Harvard's defense of 'diversity' lands before Supreme Court


Students walk through the famous gates of prestigious Harvard University, where a group of Asian students sued in 2014 over admissions standards that penalize them because of their race. The U.S. Supreme Court announced this week it will hear their appeal. 

Harvard's defense of 'diversity' lands before Supreme Court

The U.S. Supreme Court has agreed to hear an affirmative action case involving Harvard University, where a group of Asian students are demanding changes to admissions standards after learning the school penalizes them because of their race.

The case is Students for Fair Admissions Inc v. President & Fellows of Harvard College.

The high court announced Jan. 24 it will hear an appeal by Students to overturn Grutter v. Bollinger, a 2003 decision in which the court ruled 5-4 against a white student. That case began at the University of Michigan, where Barbara Grutter sued when she was denied admission in the name of a diverse student body.

The justices will also decide whether Harvard is violating Title VI of the Civil Rights Act by penalizing Asia-American applicants, engaging in racial balancing, overemphasizing race, and rejecting workable race-neutral alternatives. That case summary and its court history can be read here at scotusblog.com. 

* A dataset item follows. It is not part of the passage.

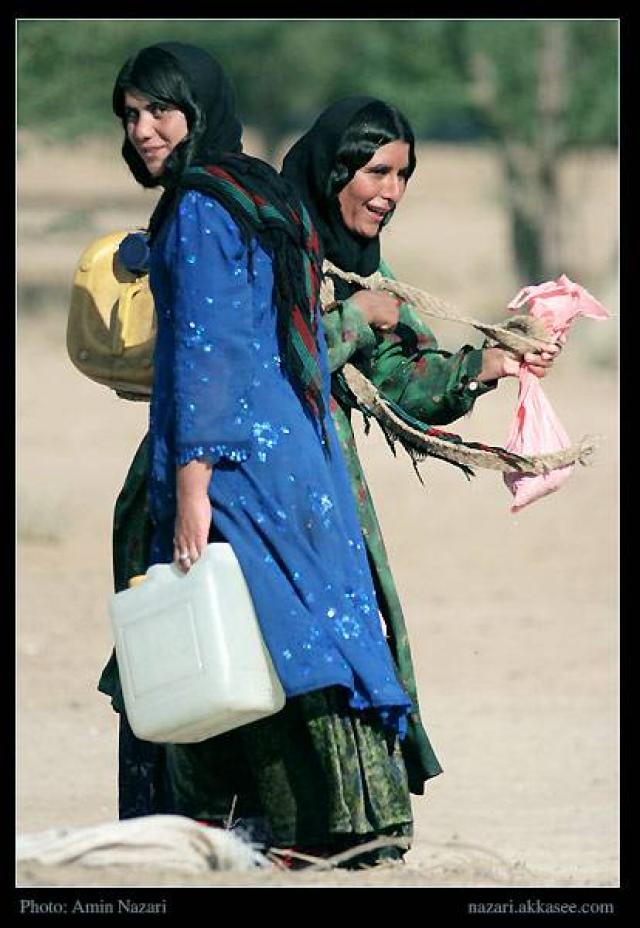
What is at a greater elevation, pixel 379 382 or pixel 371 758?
pixel 379 382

Reacting to the Supreme Court taking up the Harvard case, Horace Cooper of Project 21 says the current nine-member court includes several justices who have a legal track record of opposing government-endorsed discrimination based on race.

Cooper, Horace (Project 21) Cooper

“We have every reason to believe,” he tells American Family News, “that there are at least five ---- and as many as six --- justices who recognize that there is no special benefit to be had by magically manipulating the race of the students in the classroom.”

Cooper, who has taught constitutional law, has tracked the Supreme Court’s decisions on race-based admission over the years. There is a distinction to be made, he advises, over a school’s admissions department, or a corporation’s human resources department, that incorporate “affirmative action” in reviewing applicants but ultimately choose the most qualified applicant.

“The real issue here is not about that public affirmation,” he says, “but is instead lowering the standards so that you can guarantee certain people are either hired, or admitted, or receive some particular benefits."

Harvard, which is known worldwide as a prestigious Ivy League school, has an acceptance rate of 4%-5% annually. A majority of the student population is white, about 40%, followed by Asian students who compose 13% of the students on campus.

Approximately 45% of Harvard students come from just three states, Massachusetts, California, or New York.

Students for Fair Admissions filed suit against Harvard in 2014. A similar lawsuit was filed that same year against the University of North Carolina-Chapel Hill, a case the group lost on appeal but which the Supreme Court will also hear.

A federal judge ruled in favor of Harvard in 2019 in a controversial decision that admitted the university is openly discriminating against Asian applicants but also defended the practice as constitutional. In her ruling, Judge Allison Burroughs wrote that Asian students would pass white students in student population “if admissions decisions were made based solely on academic and extracurricular ratings."

An appeals court upheld Burrough’s decision in Nov. 2021, setting up the appeal to the U.S. Supreme Court.

Cooper says students who are qualified, and have worked hard in their academics, are being denied entry into a prestigious university based on their race.

“Minorities are interested, like everybody else, in all of the top-tier, high-caliber experiences that we Americans can have,” he says, “And when you lower the standard, what you do is you make it less-likely that the candidate in question will be able to do it in an excellent and exceptional manner."